Lawyers for the inmates disputed the officials’ claim that the virus is under control at the jail. They told the justices that, on July 24, a record-high 56 symptomatic individuals were in medical isolation at the jail, up from four symptomatic individuals who were in isolation a month earlier. “Even these numbers are likely an underestimate of the true extent of the disease,” they said, because jail officials “have never attempted or even claimed to test everyone, regardless of symptoms.”

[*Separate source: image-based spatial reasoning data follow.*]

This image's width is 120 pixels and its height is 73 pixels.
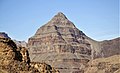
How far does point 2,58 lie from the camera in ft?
102

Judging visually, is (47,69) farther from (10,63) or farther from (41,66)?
(10,63)

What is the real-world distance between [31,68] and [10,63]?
252 cm

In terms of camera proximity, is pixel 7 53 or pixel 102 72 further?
pixel 102 72

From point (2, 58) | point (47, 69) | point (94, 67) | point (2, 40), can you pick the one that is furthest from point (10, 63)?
point (94, 67)

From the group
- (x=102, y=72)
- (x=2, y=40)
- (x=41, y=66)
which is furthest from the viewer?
(x=102, y=72)

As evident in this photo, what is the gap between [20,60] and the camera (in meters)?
33.8

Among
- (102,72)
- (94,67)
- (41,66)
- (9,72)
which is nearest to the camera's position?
(9,72)

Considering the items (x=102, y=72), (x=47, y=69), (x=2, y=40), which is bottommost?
(x=102, y=72)

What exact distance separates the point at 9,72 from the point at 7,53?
186 centimetres

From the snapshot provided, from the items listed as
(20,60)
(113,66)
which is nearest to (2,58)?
(20,60)

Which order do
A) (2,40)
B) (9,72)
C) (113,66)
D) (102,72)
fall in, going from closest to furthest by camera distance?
(9,72)
(2,40)
(113,66)
(102,72)

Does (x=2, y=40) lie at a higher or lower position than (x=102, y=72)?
higher

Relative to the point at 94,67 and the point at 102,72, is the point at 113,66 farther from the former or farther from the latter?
the point at 94,67

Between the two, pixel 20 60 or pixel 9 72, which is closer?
pixel 9 72
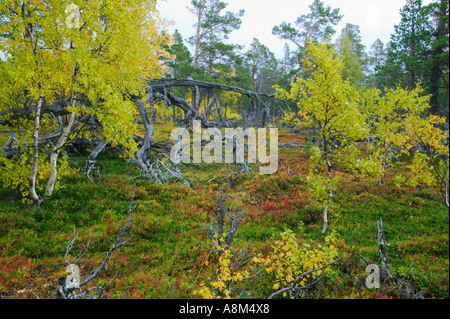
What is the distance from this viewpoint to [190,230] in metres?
7.66

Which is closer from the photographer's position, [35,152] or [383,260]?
[383,260]

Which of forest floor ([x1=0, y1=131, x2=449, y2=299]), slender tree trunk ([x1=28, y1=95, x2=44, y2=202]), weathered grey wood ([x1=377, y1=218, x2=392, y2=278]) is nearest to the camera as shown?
forest floor ([x1=0, y1=131, x2=449, y2=299])

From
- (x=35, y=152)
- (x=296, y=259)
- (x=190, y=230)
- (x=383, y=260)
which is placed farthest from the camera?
(x=190, y=230)

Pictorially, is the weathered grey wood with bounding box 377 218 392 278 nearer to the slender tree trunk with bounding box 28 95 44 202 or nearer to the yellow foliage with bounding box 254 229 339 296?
the yellow foliage with bounding box 254 229 339 296

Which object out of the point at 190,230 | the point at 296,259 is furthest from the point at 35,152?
the point at 296,259

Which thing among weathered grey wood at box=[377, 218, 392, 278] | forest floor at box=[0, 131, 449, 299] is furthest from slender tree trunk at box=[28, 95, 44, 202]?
weathered grey wood at box=[377, 218, 392, 278]

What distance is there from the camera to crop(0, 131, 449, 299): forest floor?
5.09 m

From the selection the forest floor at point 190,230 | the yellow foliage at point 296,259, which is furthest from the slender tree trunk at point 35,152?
the yellow foliage at point 296,259

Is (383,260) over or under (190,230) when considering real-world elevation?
over

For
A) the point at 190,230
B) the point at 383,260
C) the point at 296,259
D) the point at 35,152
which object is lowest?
the point at 190,230

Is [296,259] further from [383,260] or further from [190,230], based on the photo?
[190,230]

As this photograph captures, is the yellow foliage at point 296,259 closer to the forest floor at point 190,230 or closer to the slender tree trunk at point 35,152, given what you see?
the forest floor at point 190,230
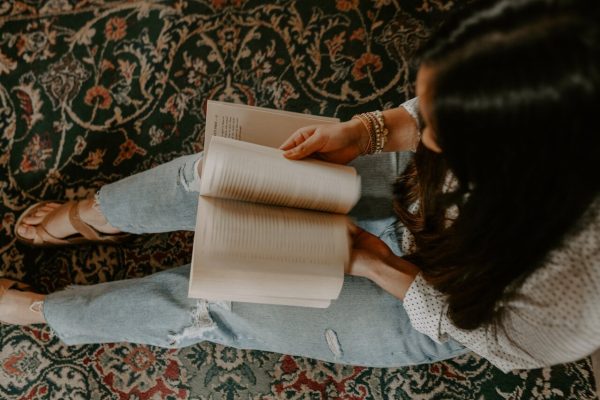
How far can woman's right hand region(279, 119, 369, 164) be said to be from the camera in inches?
25.1

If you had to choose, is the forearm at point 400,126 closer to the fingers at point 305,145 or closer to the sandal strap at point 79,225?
the fingers at point 305,145

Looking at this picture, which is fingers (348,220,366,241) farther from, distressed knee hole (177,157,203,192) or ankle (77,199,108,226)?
ankle (77,199,108,226)

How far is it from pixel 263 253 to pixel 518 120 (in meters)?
0.31

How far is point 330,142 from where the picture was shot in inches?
26.7

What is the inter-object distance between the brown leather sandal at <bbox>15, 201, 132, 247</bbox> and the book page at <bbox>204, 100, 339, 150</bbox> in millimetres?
387

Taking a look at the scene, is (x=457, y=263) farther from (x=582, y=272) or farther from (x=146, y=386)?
(x=146, y=386)

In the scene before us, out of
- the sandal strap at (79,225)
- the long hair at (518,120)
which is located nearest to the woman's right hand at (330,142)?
the long hair at (518,120)

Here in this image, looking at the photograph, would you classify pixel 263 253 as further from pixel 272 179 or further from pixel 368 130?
pixel 368 130

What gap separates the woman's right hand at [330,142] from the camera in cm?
64

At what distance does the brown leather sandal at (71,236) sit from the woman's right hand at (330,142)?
0.54 meters

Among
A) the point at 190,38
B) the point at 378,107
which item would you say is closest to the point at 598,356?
the point at 378,107

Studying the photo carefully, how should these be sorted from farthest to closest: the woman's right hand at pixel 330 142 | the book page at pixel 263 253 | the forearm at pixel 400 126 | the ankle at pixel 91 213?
the ankle at pixel 91 213 → the forearm at pixel 400 126 → the woman's right hand at pixel 330 142 → the book page at pixel 263 253

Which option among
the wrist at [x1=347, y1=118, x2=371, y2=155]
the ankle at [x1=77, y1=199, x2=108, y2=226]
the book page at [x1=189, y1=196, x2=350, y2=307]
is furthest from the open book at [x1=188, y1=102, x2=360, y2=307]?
the ankle at [x1=77, y1=199, x2=108, y2=226]

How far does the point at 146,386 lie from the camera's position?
0.97 meters
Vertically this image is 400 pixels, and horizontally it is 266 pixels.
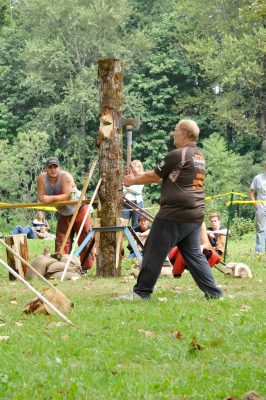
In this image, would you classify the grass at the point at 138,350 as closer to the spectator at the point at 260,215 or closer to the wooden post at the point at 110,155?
the wooden post at the point at 110,155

In a three-sentence order on Wednesday, the Supreme Court sided with the jail officials and granted their request for a temporary stay of the district court’s injunction while the litigation proceeds. The five conservative justices voted to grant the stay but, as is customary with emergency orders, did not explain their reasoning. Sotomayor’s dissent was joined by Justice Ruth Bader Ginsburg. Justices Stephen Breyer and Elena Kagan noted that they would have denied the request for a stay, but they did not join Sotomayor’s dissent.
In her dissent, Sotomayor called the majority’s decision to grant the stay an “extraordinary intervention” that failed to respect the findings of the district court, including a finding that – contrary to the assertions of jail officials – the jail had fallen “well short” of CDC guidelines and “exposed its inmates to significant risks from a highly contagious and potentially deadly disease.” And she argued that the Supreme Court’s action is premature. Citing her own dissent from the court’s decision last week to impose a stay on a lower court’s ruling that had loosened Idaho ballot-initiative rules during the pandemic, Sotomayor wrote that “[t]his Court again intervenes to grant a stay before the Circuit below has heard and decided the case on the merits.”